### What you need to do
Search the entries below for the string "site" and give the number of lines that hold it, nothing else.

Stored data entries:

★ ★ ★

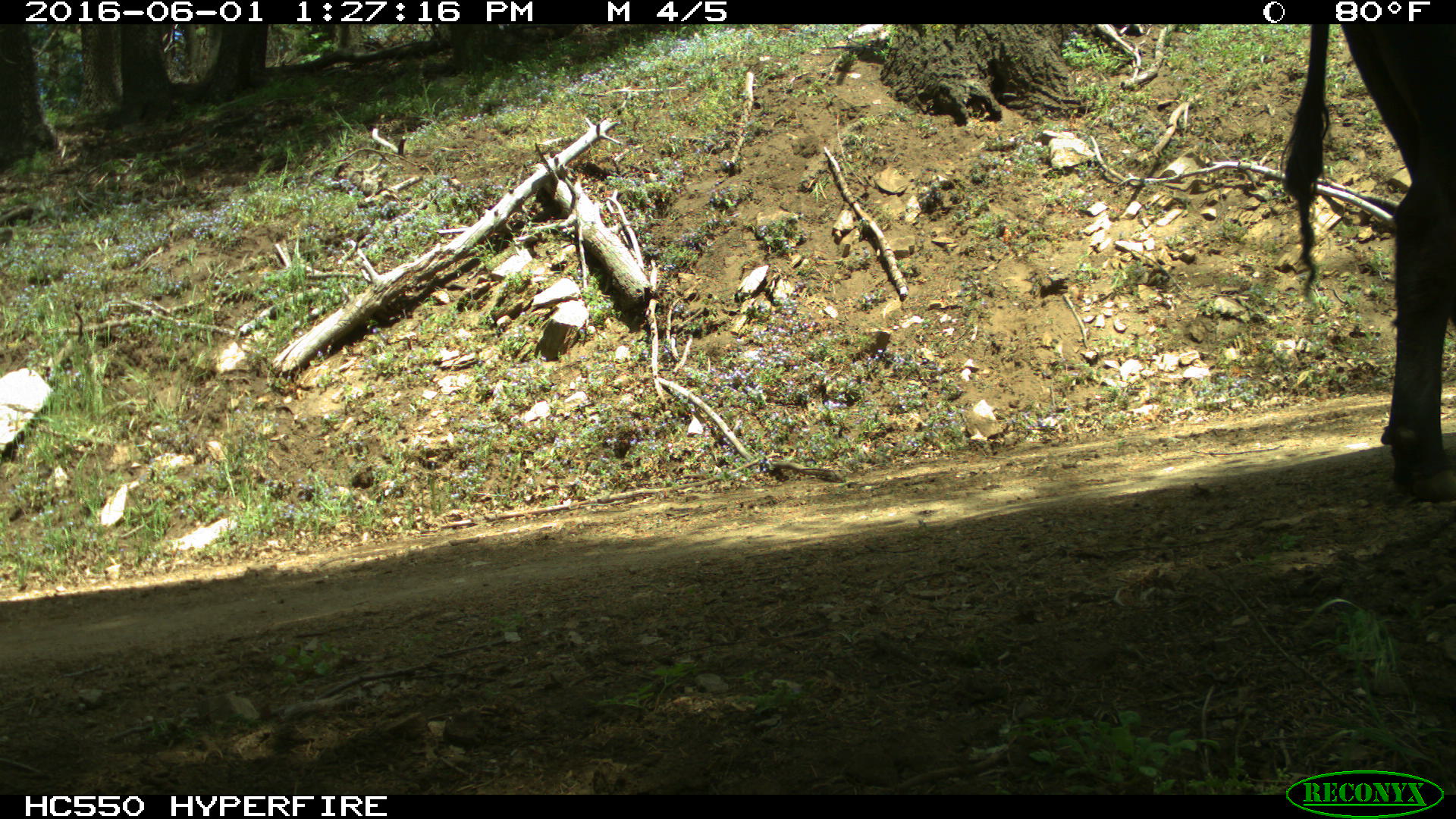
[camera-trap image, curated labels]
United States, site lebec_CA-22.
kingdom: Animalia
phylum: Chordata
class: Mammalia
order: Artiodactyla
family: Bovidae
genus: Bos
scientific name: Bos taurus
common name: domestic cow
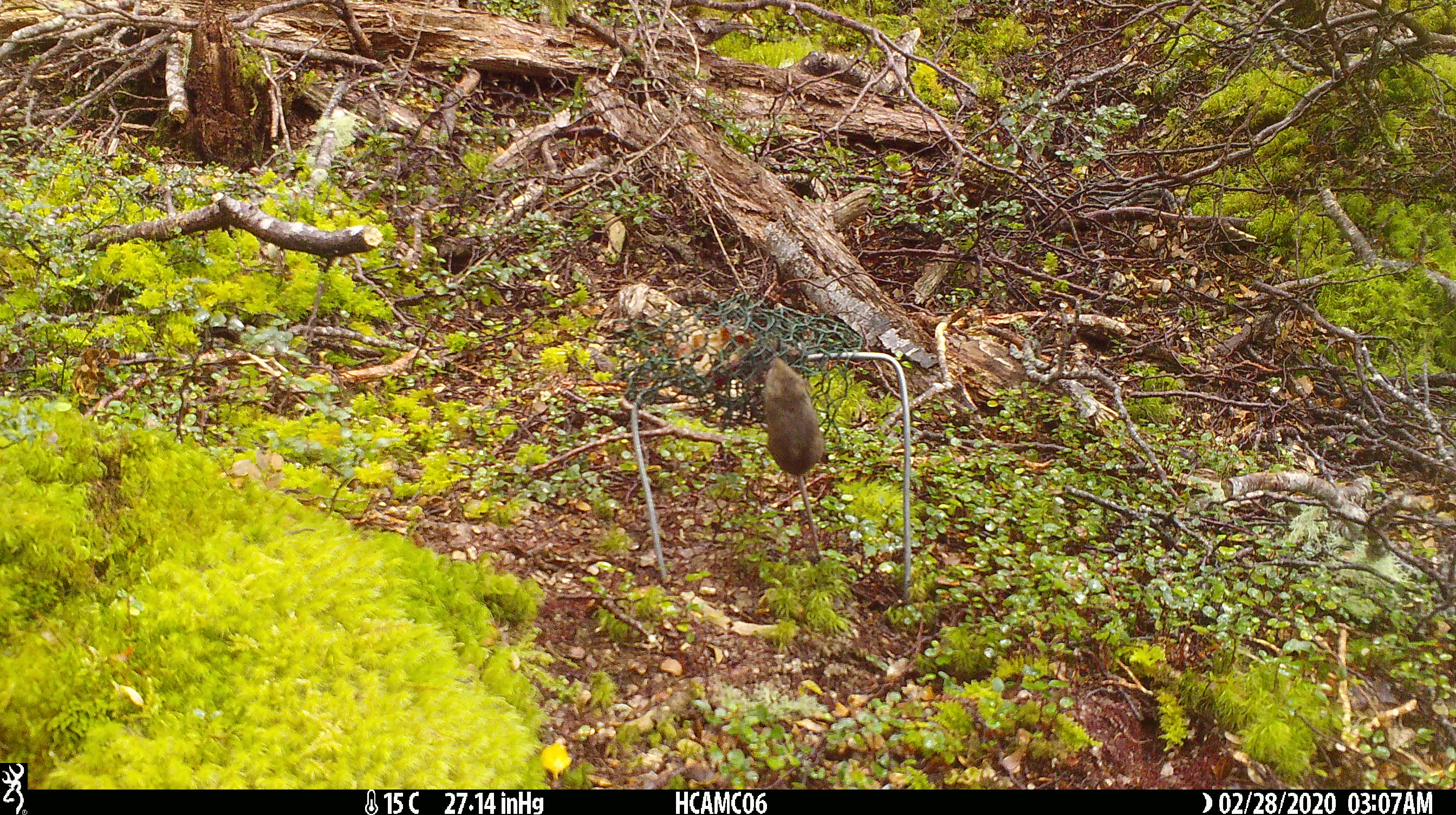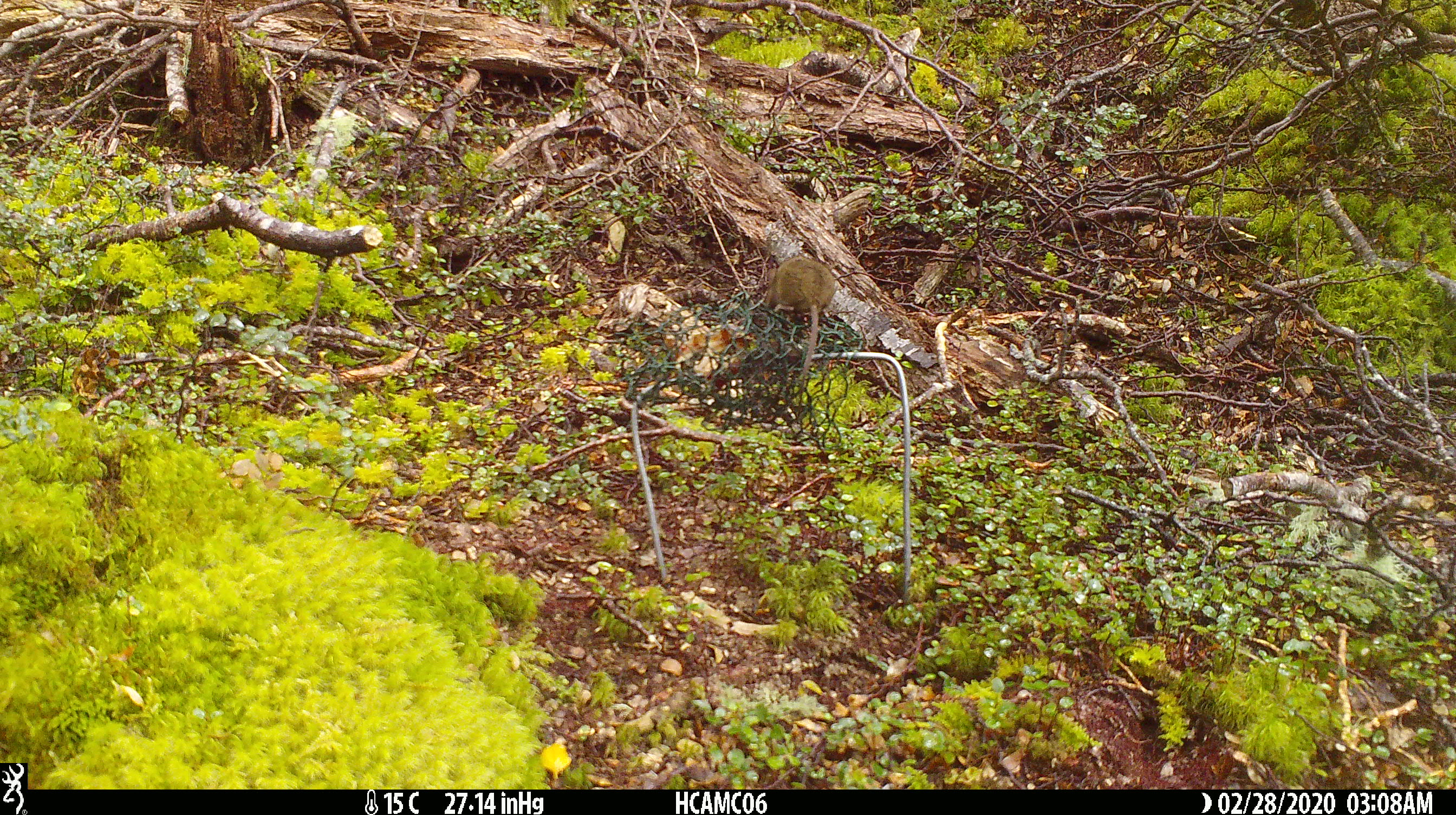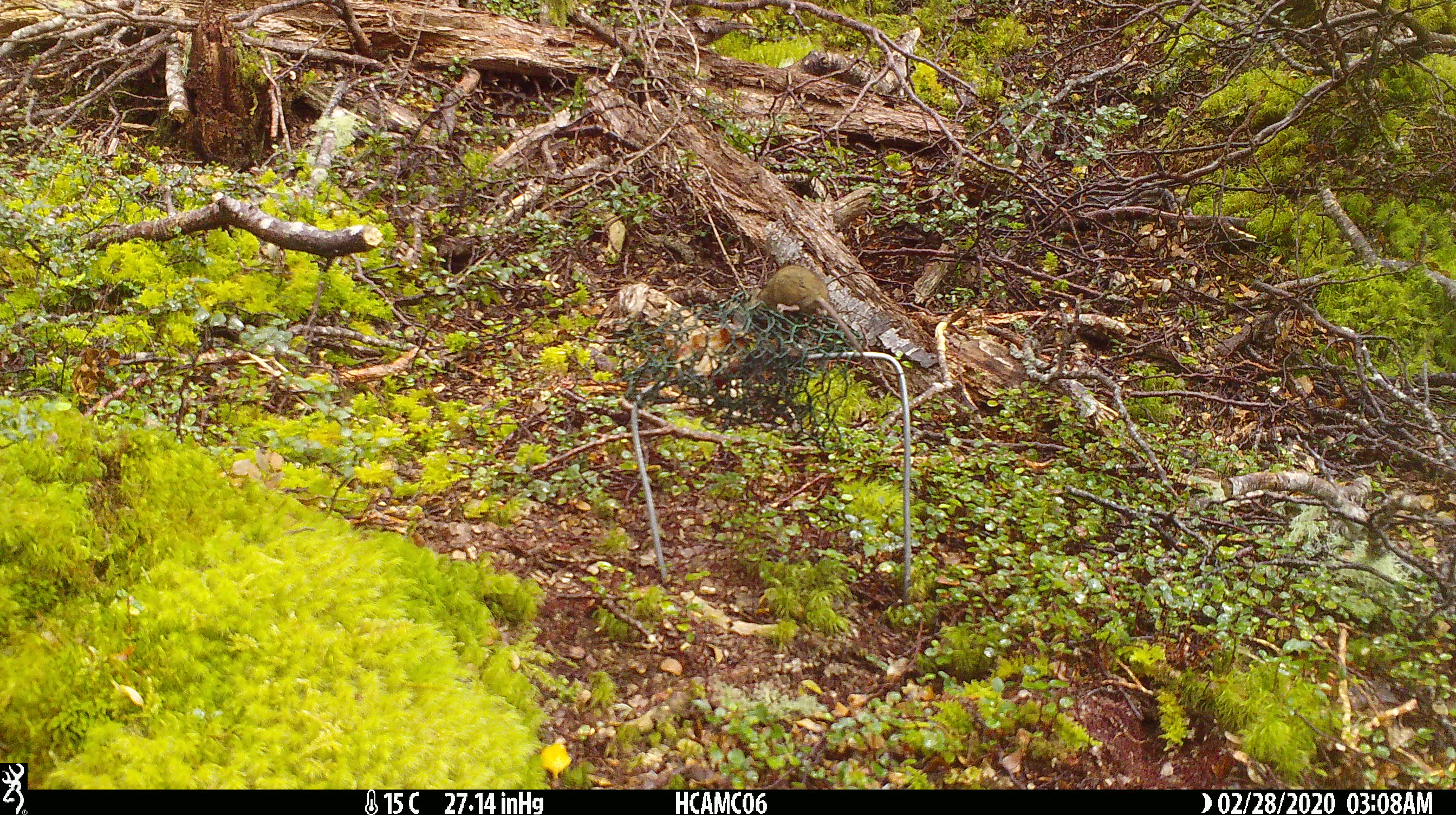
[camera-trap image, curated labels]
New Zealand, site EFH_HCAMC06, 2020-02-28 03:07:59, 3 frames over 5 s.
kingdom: Animalia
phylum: Chordata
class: Mammalia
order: Rodentia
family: Muridae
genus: Mus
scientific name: Mus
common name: mouse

★ ★ ★

### Solution to this exercise
2